Control of warm ischemia (WI) lesions that occur with donation after circulatory death (DCD) would significantly increase the donor pool for liver transplantation. We aimed to determine whether a novel, oxygenated and hypothermic machine perfusion device (HMP Airdrive system) improves the quality of livers derived from DCDs using a large animal model.

METHODS

Cardiac arrest was induced in female large white pigs by intravenous injection of potassium chloride. After 60 minutes of WI, livers were flushed in situ with histidine-tryptophan-ketoglutarate and subsequently preserved either by simple cold storage (WI-SCS group) or HMP (WI-HMP group) using Belzer-MPS solution.
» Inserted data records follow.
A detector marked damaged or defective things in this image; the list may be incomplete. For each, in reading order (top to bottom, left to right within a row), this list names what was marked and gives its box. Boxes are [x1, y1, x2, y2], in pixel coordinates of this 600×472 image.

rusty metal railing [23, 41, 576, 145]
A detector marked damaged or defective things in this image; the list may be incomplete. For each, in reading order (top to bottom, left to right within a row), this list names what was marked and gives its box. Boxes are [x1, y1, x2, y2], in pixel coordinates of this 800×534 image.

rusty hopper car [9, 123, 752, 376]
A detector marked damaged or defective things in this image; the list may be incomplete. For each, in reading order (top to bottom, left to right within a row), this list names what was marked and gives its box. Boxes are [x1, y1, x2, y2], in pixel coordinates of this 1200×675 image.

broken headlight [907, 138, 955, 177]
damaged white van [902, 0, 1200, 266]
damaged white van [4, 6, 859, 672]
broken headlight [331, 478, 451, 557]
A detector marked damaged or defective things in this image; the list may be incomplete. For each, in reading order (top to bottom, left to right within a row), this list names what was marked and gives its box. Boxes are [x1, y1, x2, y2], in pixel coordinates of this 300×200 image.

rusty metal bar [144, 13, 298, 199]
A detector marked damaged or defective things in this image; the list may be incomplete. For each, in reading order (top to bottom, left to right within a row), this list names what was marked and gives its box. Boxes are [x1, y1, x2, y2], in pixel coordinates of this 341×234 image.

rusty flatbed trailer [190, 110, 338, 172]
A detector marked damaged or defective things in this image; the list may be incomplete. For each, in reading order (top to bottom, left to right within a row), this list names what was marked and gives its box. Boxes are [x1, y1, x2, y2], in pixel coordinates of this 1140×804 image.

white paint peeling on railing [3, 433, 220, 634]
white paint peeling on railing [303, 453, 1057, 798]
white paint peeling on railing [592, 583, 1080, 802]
Liver grafts procured from heart-beating donors and preserved by SCS served as controls. After 4 hours of preservation, all livers were transplanted.

RESULTS

All recipients in WI-SCS group died within 6 hours after transplantation. In contrast, the HMP device fully protected the liver against lethal ischemia/reperfusion injury, allowing 100% survival rate. A postreperfusion syndrome was observed in all animals of the WI-SCS group but none of the control or WI-HMP groups. After reperfusion, HMP-preserved livers functioned better and showed less hepatocellular and endothelial cell injury, in agreement with better-preserved liver histology relative to WI-SCS group. In addition to improved energy metabolism, this protective effect was associated with an attenuation of inflammatory response, oxidative load, endoplasmic reticulum stress, mitochondrial damage, and apoptosis.

CONCLUSIONS

This study demonstrates for the first time the efficacy of the HMP Airdrive system to protect liver grafts from lethal ischemic damage before transplantation in a clinically relevant DCD model.

摘要

背景

控制与循环死亡后捐赠(DCD)相关的热缺血(WI)损伤将显著增加肝移植的供体池。我们旨在使用大型动物模型确定新型充氧和低温机器灌注设备(HMP Airdrive 系统)是否可以改善来自 DCD 的肝脏质量。

方法

通过静脉注射氯化钾诱导雌性大白猪心脏骤停。WI 60 分钟后,用组氨酸-色氨酸-酮戊二酸原位冲洗肝脏,然后使用 Belzer-MPS 溶液进行简单冷藏(WI-SCS 组)或 HMP(WI-HMP 组)保存。来自心跳供体并通过 SCS 保存的肝移植物作为对照。保存 4 小时后,所有肝脏均进行移植。

结果

WI-SCS 组的所有受者在移植后 6 小时内均死亡。相比之下,HMP 设备完全防止了致命的缺血/再灌注损伤,使 100%的存活率成为可能。在 WI-SCS 组的所有动物中均观察到再灌注后综合征,但在对照组或 WI-HMP 组中均未观察到。再灌注后,HMP 保存的肝脏功能更好,肝细胞和内皮细胞损伤较少,与 WI-SCS 组相比,肝组织学保存更好。除了改善能量代谢外,这种保护作用还与炎症反应、氧化应激、内质网应激、线粒体损伤和细胞凋亡的减轻有关。

结论

本研究首次证明了 HMP Airdrive 系统在临床相关 DCD 模型中在移植前保护肝移植物免受致命缺血损伤的有效性。